The district court, in its denial of summary judgment, found that a question of fact existed not only in regard to the extent of Ussery’s injuries, but also as to whether the circumstances were sufficient to show force “repugnant to the conscience of mankind,” thus satisfying the standard in Norman. Because the denial of summary judgment was based on the sufficiency of the evidence, the Fourth Circuit found that it was not permitted to review the lower court’s assessment of the factual evidence.

However, the Fourth Circuit inferred that the district court concluded that Ussery could establish a violation of law under Norman. Finding that this was a “purely legal conclusion,” the Court went on to consider whether the district court properly denied Defendant’s motion for summary judgment.

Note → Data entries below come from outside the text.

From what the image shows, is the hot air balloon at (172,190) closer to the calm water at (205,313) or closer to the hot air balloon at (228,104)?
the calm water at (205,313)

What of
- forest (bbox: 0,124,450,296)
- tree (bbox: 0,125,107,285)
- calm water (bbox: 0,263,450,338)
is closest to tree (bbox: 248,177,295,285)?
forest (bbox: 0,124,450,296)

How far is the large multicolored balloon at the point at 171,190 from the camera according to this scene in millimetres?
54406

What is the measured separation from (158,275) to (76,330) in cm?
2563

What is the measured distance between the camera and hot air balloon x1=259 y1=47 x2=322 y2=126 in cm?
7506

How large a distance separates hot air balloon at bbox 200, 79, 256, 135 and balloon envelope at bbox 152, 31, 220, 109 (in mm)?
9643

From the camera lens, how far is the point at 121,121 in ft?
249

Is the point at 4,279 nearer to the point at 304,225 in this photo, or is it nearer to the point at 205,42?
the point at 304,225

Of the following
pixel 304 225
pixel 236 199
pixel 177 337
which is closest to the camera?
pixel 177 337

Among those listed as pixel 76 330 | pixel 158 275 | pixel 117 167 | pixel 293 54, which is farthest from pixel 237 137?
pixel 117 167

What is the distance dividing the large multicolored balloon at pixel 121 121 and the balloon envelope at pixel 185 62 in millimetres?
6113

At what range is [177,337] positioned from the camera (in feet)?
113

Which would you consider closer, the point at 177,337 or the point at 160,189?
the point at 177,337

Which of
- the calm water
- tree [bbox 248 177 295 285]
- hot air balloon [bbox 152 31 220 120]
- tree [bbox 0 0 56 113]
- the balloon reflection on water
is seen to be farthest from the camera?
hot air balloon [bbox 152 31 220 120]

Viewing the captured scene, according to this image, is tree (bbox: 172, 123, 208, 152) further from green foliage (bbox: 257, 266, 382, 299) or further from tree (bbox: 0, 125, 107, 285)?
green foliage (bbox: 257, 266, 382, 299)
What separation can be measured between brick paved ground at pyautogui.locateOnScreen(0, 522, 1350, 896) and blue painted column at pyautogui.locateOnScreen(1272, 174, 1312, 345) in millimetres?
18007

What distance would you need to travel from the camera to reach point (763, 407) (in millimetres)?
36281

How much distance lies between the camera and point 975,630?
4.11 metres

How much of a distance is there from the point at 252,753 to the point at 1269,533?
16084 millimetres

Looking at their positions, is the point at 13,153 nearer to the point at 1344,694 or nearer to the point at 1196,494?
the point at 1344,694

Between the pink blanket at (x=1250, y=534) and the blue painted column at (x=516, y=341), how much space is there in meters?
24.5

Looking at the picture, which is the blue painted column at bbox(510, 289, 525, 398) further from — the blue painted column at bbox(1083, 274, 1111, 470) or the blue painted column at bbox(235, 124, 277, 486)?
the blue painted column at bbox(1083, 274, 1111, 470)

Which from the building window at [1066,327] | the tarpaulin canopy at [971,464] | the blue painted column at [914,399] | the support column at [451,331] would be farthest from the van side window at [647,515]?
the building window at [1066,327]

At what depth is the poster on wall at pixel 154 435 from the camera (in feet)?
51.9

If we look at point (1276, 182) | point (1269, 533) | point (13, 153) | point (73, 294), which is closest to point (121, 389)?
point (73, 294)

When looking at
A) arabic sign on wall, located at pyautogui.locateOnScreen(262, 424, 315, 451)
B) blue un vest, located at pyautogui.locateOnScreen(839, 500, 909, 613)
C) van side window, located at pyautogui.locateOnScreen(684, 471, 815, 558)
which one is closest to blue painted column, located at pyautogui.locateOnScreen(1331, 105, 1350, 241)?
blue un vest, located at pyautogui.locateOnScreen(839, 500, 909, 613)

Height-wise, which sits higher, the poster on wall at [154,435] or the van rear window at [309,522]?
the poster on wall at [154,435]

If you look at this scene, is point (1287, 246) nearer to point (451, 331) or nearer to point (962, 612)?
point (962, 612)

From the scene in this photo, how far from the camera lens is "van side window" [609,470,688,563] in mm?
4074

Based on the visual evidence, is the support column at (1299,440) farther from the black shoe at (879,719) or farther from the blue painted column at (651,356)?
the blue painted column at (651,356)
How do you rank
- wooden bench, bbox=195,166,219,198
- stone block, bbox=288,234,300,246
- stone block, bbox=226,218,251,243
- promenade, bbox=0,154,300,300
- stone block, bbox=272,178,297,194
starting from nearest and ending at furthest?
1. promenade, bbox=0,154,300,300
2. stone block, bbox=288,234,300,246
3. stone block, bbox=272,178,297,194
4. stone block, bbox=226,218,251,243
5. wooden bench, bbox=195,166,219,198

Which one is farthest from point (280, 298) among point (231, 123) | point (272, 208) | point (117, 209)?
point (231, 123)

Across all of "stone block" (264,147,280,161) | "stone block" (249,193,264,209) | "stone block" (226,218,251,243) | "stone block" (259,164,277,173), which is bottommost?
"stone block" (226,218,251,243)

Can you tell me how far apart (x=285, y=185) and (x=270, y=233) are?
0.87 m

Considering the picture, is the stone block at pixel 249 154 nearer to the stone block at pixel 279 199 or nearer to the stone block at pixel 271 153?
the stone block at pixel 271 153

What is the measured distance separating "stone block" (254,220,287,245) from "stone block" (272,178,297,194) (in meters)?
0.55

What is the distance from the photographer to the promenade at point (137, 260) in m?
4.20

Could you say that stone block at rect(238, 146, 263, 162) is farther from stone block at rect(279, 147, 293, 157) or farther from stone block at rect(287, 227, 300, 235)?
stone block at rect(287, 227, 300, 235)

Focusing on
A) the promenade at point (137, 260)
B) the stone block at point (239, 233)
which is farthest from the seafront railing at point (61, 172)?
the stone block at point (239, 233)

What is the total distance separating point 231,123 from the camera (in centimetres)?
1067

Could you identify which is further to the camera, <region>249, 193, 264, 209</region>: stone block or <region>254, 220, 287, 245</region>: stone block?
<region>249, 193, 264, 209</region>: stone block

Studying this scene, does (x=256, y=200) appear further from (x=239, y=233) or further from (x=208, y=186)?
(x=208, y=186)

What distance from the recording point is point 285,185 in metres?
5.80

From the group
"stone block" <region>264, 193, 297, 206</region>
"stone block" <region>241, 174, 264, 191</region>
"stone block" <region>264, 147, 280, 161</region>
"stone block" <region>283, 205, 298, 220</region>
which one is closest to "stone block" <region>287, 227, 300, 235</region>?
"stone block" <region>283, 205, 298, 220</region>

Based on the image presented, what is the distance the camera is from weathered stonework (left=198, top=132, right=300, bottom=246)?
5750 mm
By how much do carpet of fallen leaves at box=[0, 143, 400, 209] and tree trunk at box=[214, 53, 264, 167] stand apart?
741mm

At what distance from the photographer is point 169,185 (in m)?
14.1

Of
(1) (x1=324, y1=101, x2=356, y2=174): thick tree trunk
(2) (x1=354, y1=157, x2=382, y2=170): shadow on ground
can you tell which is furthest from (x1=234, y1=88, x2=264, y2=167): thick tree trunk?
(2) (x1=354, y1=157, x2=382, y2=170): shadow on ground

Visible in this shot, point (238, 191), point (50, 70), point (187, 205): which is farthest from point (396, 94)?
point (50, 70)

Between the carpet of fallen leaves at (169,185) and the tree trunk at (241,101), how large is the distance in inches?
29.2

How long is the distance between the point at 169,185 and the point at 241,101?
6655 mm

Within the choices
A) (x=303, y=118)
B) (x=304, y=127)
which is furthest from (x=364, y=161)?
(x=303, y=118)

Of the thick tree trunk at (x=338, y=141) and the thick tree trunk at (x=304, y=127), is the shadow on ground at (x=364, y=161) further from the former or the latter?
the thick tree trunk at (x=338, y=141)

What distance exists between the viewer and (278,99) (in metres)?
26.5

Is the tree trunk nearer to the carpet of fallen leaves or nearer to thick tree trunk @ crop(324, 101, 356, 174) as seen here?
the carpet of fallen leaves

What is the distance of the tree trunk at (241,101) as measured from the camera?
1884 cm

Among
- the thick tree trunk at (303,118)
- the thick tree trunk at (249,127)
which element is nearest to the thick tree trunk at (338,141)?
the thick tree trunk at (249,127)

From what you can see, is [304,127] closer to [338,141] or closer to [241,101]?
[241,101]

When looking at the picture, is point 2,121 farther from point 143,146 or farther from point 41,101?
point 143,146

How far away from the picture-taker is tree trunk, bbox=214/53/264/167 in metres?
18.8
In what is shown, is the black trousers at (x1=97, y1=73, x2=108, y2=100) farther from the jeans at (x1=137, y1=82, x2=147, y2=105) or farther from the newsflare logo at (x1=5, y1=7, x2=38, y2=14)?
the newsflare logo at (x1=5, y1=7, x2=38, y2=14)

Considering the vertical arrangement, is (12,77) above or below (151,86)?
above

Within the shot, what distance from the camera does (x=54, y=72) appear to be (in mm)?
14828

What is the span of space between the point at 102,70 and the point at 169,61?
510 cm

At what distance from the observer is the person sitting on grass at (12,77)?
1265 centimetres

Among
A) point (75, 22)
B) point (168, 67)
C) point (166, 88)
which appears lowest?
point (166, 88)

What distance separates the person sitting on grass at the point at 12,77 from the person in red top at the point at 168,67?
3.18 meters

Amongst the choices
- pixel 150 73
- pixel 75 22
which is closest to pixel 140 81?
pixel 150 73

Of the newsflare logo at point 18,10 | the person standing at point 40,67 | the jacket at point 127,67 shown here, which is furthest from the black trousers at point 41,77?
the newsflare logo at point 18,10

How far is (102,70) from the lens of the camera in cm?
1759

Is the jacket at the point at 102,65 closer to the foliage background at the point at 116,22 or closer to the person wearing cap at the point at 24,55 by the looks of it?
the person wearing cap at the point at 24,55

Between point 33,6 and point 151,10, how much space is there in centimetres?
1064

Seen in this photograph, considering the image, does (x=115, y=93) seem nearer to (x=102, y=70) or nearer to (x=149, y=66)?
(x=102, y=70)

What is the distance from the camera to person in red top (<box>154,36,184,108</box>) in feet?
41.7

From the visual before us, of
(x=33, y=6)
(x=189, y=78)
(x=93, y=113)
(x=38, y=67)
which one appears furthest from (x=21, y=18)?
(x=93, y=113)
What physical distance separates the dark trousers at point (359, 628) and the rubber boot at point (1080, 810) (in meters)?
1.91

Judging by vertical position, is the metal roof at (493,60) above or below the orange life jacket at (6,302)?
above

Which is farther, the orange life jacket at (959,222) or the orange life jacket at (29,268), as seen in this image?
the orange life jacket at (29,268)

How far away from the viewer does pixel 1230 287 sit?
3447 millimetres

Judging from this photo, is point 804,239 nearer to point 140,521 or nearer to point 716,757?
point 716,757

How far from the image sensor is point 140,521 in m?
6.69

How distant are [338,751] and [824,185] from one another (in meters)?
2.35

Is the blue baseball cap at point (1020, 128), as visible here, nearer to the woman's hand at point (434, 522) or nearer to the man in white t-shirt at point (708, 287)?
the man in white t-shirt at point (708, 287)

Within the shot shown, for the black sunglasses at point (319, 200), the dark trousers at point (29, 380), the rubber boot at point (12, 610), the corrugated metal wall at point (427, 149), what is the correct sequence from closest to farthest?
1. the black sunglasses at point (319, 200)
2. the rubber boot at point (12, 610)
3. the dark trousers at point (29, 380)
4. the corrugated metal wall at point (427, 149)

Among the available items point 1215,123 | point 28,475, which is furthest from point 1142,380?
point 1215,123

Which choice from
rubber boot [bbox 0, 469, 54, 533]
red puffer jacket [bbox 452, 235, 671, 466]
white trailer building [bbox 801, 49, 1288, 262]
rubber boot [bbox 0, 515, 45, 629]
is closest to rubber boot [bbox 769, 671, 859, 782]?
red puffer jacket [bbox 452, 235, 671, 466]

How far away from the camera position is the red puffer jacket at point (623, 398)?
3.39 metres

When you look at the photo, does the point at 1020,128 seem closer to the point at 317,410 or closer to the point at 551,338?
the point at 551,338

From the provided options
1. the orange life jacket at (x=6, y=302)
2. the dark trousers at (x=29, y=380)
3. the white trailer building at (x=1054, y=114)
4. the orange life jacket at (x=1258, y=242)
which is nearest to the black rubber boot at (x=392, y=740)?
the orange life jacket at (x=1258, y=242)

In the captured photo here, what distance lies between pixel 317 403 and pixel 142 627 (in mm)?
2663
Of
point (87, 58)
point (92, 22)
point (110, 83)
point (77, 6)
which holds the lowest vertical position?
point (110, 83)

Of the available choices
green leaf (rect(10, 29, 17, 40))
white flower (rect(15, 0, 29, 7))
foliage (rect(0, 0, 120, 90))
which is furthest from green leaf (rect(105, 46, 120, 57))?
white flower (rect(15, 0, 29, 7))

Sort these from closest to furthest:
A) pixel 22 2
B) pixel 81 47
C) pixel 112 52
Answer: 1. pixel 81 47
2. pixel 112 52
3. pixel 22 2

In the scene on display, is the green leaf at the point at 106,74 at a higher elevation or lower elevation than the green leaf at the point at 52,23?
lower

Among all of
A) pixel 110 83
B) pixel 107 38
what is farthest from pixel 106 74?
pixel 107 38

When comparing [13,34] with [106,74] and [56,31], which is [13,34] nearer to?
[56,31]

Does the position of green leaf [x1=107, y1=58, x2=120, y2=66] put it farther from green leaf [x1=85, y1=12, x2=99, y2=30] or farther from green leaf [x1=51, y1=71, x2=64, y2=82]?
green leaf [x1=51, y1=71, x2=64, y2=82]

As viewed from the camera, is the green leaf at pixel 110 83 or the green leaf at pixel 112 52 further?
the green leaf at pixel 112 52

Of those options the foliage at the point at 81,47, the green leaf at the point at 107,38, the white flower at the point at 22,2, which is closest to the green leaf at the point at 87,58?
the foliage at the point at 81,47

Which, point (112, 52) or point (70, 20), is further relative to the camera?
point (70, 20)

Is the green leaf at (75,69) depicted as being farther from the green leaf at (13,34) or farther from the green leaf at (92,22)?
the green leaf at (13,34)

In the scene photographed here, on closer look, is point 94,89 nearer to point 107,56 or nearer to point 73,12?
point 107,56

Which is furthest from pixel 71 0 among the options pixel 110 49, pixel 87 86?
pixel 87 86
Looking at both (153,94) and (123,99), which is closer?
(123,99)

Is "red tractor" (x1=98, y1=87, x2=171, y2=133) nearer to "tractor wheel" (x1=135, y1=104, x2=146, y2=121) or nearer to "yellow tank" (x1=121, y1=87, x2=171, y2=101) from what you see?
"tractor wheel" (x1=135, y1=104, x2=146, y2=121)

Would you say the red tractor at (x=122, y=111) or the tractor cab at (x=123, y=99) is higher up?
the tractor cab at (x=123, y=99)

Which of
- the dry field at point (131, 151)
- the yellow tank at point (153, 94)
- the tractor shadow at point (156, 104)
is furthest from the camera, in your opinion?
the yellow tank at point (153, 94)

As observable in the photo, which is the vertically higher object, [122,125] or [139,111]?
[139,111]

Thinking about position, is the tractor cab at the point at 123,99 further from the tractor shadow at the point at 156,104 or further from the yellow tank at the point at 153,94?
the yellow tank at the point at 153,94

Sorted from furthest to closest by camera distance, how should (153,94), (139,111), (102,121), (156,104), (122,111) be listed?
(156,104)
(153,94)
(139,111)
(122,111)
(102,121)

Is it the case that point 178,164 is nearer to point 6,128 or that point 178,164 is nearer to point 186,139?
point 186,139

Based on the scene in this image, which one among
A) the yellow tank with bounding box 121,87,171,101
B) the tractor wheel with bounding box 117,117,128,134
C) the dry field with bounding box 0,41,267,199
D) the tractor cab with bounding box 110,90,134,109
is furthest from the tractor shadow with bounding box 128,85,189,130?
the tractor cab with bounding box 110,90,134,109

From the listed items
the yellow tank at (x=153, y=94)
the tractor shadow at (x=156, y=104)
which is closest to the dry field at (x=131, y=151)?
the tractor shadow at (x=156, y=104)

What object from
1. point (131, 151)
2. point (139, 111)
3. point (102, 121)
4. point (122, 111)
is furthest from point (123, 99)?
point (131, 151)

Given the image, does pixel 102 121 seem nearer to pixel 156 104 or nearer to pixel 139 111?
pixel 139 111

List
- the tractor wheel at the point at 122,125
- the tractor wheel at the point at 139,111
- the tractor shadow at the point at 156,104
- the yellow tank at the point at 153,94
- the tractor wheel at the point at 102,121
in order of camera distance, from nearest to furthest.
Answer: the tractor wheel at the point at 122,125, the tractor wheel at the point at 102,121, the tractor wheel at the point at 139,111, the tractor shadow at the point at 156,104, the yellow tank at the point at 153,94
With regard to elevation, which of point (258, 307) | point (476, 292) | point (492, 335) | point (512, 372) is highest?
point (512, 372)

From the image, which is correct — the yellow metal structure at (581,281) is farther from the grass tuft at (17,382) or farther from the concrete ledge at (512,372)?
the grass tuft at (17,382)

The officers argued that Ussery only suffered de minimis injuries and could not satisfy the Norman standard. The Fourth Circuit disagreed noting that whether a plaintiff’s injuries satisfy the standard depends on the facts of the case. The Court noted that the injuries Ussery claims may have long-term effects and were arguably more severe than injuries previously held to be sufficient for an excessive force claim. Additionally, the Department of Corrections conducted its own investigation, suggesting that the force used could have resulted in sufficiently serious injuries to meet the standard of Norman.

The Fourth Circuit Affirmed the District Court’s Judgment

Interpreting the facts in the light most favorable to Ussery, the Fourth Circuit affirmed the district court’s denial of Defendants’ motion for summary judgment requested on the basis of qualified immunity.